▶ [Text]:
»»
I'm trying out edbrowse. I've been looking for an easy to script browser with full javascript support for a long time, and it looks like it may be the ticket.
I want to script it like this, but I don't know how to echo a new line:
echo "e http://yahoo.com%5Cn1,$n" | edbrowse
How do I properly echo a new line? I'm sure that the answer will no doubt make me slap my own head...
Thanks, Richard
On Wed, Jul 07, 2010 at 07:20:03PM +0100, Richard Parsons wrote:
I'm trying out edbrowse. I've been looking for an easy to script browser with full javascript support for a long time, and it looks like it may be the ticket.
I want to script it like this, but I don't know how to echo a new line:
echo "e http://yahoo.com%5Cn1,$n" | edbrowse
How do I properly echo a new line? I'm sure that the answer will no doubt make me slap my own head...
««
▶ [Required tasks]:
A: In the edbrowse thread, what kind of browser does the writer say they have long been looking for?
B: Continue the edbrowse thread from the point where it stops.

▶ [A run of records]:
»»
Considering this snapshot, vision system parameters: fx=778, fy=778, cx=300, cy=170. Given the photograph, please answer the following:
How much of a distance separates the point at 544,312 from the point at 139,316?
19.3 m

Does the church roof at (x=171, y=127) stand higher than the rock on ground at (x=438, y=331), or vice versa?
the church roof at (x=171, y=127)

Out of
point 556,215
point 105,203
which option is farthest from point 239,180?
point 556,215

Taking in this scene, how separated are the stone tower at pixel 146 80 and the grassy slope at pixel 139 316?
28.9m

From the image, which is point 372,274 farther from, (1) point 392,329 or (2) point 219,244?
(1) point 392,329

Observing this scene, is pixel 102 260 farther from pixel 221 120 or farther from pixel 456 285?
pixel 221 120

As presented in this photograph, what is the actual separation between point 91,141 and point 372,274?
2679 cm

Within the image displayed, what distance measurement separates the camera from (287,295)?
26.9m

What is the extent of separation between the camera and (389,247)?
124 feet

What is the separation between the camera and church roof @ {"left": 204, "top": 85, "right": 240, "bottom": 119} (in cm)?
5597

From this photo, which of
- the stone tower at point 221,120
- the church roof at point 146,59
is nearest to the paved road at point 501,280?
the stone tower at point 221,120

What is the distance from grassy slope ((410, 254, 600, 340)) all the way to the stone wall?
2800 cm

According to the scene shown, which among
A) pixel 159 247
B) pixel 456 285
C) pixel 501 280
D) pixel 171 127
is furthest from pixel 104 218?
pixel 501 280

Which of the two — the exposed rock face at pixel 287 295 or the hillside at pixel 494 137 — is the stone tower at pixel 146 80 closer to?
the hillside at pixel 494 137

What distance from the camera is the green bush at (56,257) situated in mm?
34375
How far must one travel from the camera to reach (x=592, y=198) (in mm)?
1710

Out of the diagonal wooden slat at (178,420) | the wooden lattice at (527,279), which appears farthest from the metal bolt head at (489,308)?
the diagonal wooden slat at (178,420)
««
▶ [Replies]:
A: An easy-to-script browser with full JavaScript support.

B:
echo -e "e http://yahoo.com%5Cn1,$n" | edbrowse
(You might want $n instead of just $n as well - I don't know if n is actually a variable or $n a command.)
J.
On 07 Jul 19:50, Jonathan McDowell wrote:
On Wed, Jul 07, 2010 at 07:20:03PM +0100, Richard Parsons wrote:
I'm trying out edbrowse. I've been looking for an easy to script browser with full javascript support for a long time, and it looks like it may be the ticket.
I want to script it like this, but I don't know how to echo a new line:
echo "e http://yahoo.com%5Cn1,$n" | edbrowse
How do I properly echo a new line? I'm sure that the answer will no doubt make me slap my own head...
echo -e "e http://yahoo.com%5Cn1,$n" | edbrowse
(You might want $n instead of just $n as well - I don't know if n is actually a variable or $n a command.)
Which would work... but I'm now bemused as to why the echo of the first line...
echo '1,$n' | edbrowse http://yahoo.com/
Would work just as well...
Or:
edbrowse <<EOF e http://yahoo.com/ 1,n$ EOF
Which removes the echo entirely, and makes it obvious what to run...
Cheers,
On Thu, 8 Jul 2010, Brett Parker wrote:
but I'm now bemused as to why the echo of the first line...
echo '1,$n' | edbrowse http://yahoo.com/
Would work just as well...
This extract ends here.